My paper with Kenneth Cardenas, “Evicting Slums, ‘Building Back Better’: Resiliency Revanchism and Disaster Risk Management in Manila”, was recognised as a Top Cited Article (2019-2020) in the International Journal of Urban and Regional Research (IJURR), the world’s consistently top ranking urban studies journal.

I am very honoured to receive this recognition, and very pleased to know that it falls on the third anniversary of my Gilbert F. White Thesis Award, given by the American Association of Geographers’ Hazards, Risks, and Disasters Specialty Group at the 2018 Annual Meeting of the AAG in New Orleans.

This paper is part of the Symposium Issue, “Flooding in Asian Coastal Megacities”, edited by Gavin Shatkin, featuring contributions from Liza Weinstein, Andrew Rumbach, Saumitra Sinha, and Kian Goh.

In our article, Kenneth and I forward the concept of resiliency revanchism to characterise Metro Manila’s disaster risk management (DRM) strategy, which we argue is predicated on the mass eviction and relocation of informal settlers.
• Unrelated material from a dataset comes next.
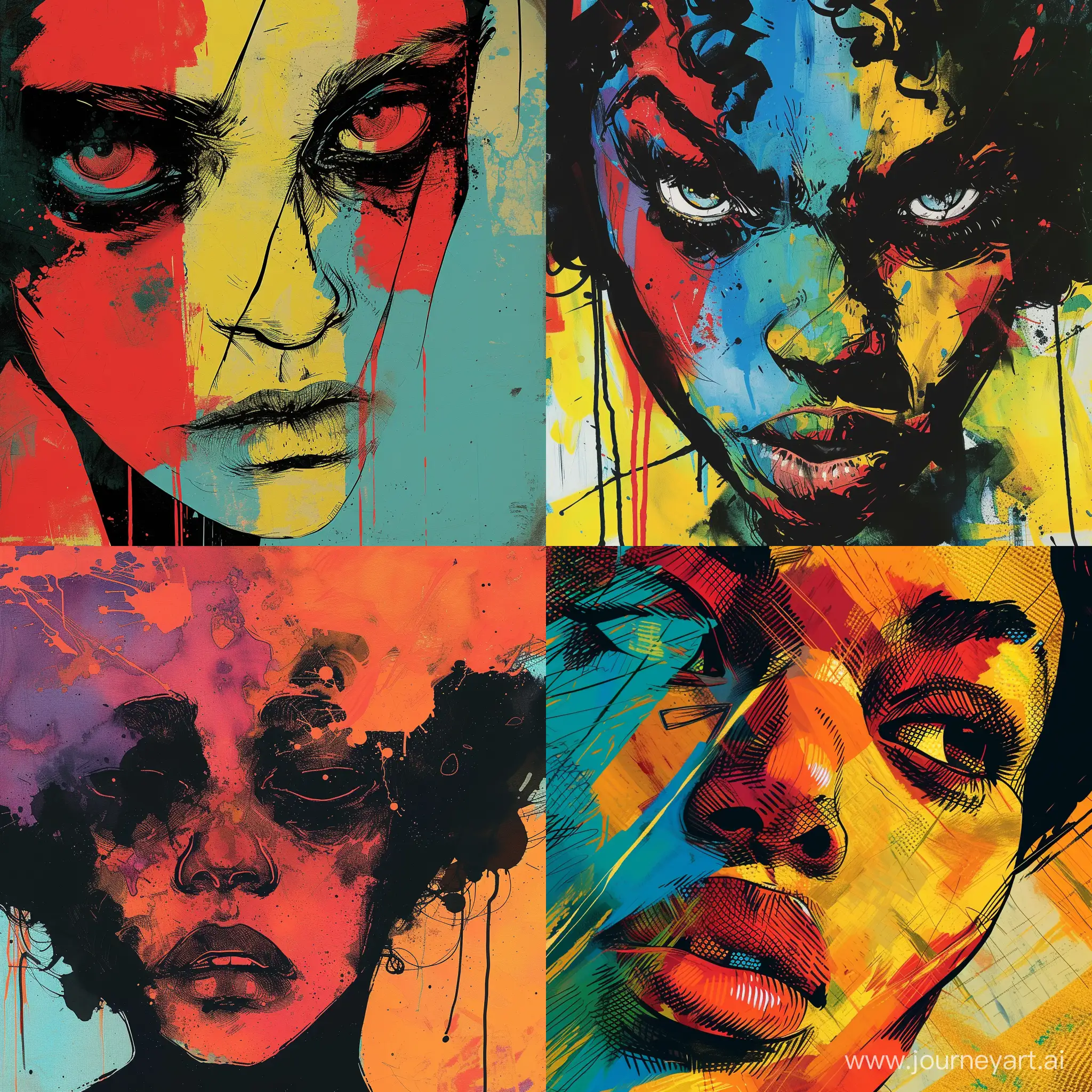 design portrait colourful emotion comic book illustration by Ashley Wood and Phil Hale and Enki Bilal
We trace the first shift in Philippine DRM policy to the 2009 Ondoy floods, and cast critical attention on the ways the disaster was constructed, and the ways by which flood projections and solutions further marginalise vulnerable yet undesirable social groups.

We draw on Ulrich Beck’s concept of “risk society”, Löic Wacquant and Tom Slater’s work on “territorial stigma” and “agnotology”, and Asher Ghertner’s idea of “aesthetic governmentality” to critically examine how the deliberate production of ignorance by disaster, climate, and urban expertise constructed anti-slum discourses of flooding, disaster, and resilience, which in turn produced deeply unjust landscapes of risk and resilience in ‘building back better’.

This paper is based on our respective Master’s theses. It synthesises four chapters in mine: Chapter Two (Theoretical and Methodological Frameworks), Three (Why the Slum Had to Go: Territorial Stigmatization, Undesirability, and the Power of Representations), Four (How the Slum Was Made to Go: Aestheticizing ‘Danger Zones’ and Territorializing Risk), and Six (Conclusion).

It is the first of three planned journal articles based on my Master’s thesis. The second, entitled “Benevolent Eviction and Cooperative Housing Models in Post-Ondoy Manila”, was published in the launching issue of Radical Housing Journal, and the third is still in preparation.